I was shocked by how beautiful Peter Pan is, amazed at how lovely William Steig’s sentences are. I love Mary Poppins—the real Mary Poppins, of the books—all over again. When I was a kid we had a single book by an English writer and illustrator named Kathleen Hale, about an orange cat named Orlando. Now my kids now have a whole bunch of Orlando the Marmalade books. I think Hale is one of the great unsung geniuses of the 20th century. And when I was a child, Higglety Pigglety Pop by Maurice Sendak (Hon.’77) was one of my favorite books, and it still is, but for different reasons.

Many of your sentences are so breathtaking that I feel the need to read them aloud if I’m not alone. How much rewriting do you do, and do you ever spend a long time fiddling with one paragraph, one phrase?

Language is incredibly important to me, though I would say it’s hard to break down exactly what tinkering is composition and what is revising. I don’t spend hours getting a sentence right—I’m much more concerned with getting paragraphs right, or pages—but when I revise I’m likely to take words out and put them back in 10 million ways. My major revisions are always on the level of plot, though. That’s where I make my biggest mistakes.

You wrote your memoir in three weeks and didn’t do much revising. Was this a one-time effort, propelled by profound experiences and colliding emotions? Are you more drawn to memoir now?

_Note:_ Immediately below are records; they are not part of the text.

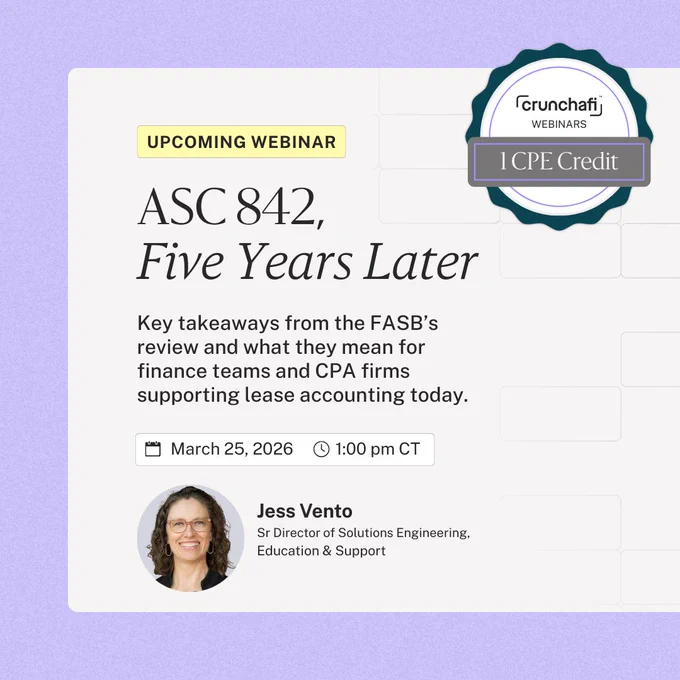 Crunchafi Lease Accounting webinar about the FASB's ASC 842 review five years after it went into effect.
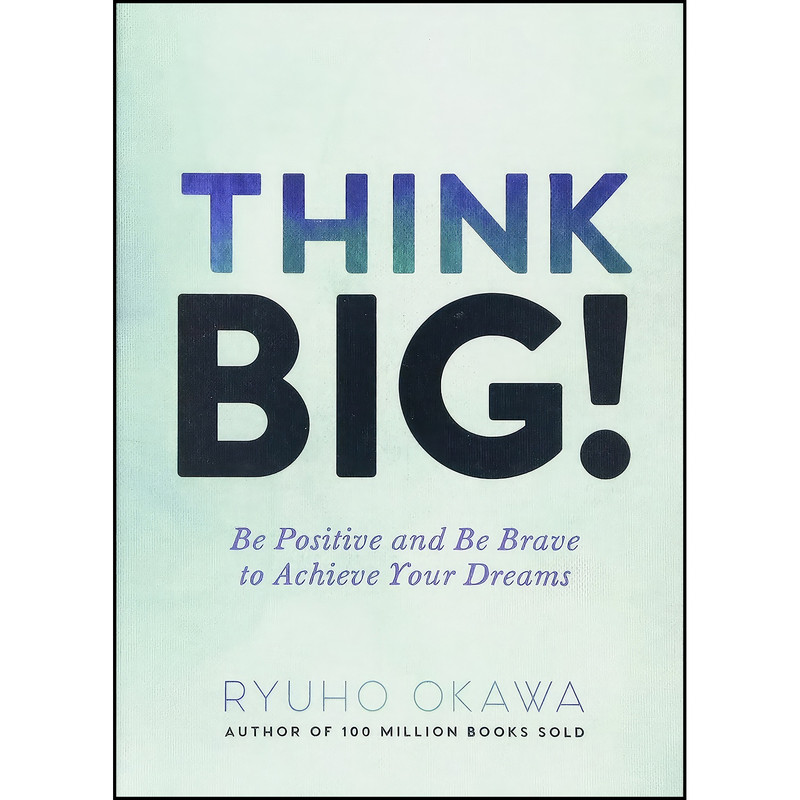 کتاب Think Big! اثر Ryuho Okawa انتشارات Irh Press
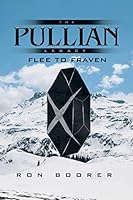 The Pullian Legacy: Flee to Fraven 1499036175 Book Cover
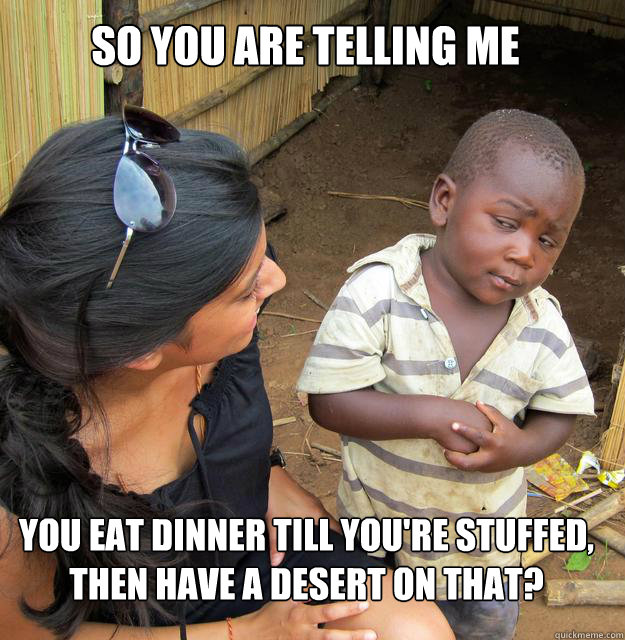 SO YOU ARE TELLING ME YOU EAT DINNER TILL YOU'RE STUFFED, THEN HAVE A DESERT ON THAT?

I wrote that book starting when my son Gus was three weeks old. I wrote it when he napped, in little snatches, and I was sort of surprised when it ended up as a book. Writing it saved me. I wrote things down so I wouldn’t worry over them in my brain. I’m sure I’ll write essays, but I hope that life doesn’t give me enough material for another memoir.

Do you read reviews, and if so, do criticisms have any value for you or just make you regret reading them?

I do read reviews in newspapers and magazines. Everyone loves praise and everyone hates criticism, and I am no different. I love the praise and I don’t love the complaints. I try not to read Amazon or Goodreads reviews, not because I don’t care, but because I’m more likely to be driven nuts by the pure volume of them. One person’s opinion at a time I can handle. The aggregate, the grading, the average number of stars—that all gets under my skin in a way I wish it wouldn’t. I’m childish about it. Dude, why did you give me one star? You ruined my whole average! So I’m happier not looking.

What novelists do you cherish most? Who are you reading lately?

Well, I love Grace Paley—she never wrote a novel, but her work has meant more to me for a longer time than anyone I can think of. I was just talking to a graduate student about how much Gish Jen’s work means to me. Both of those writers are brilliant when it comes to combining the funny and the awful. The book I’ve just picked up because I missed it when it came out is Edwidge Danticat’s Brother, I’m Dying. I love her work.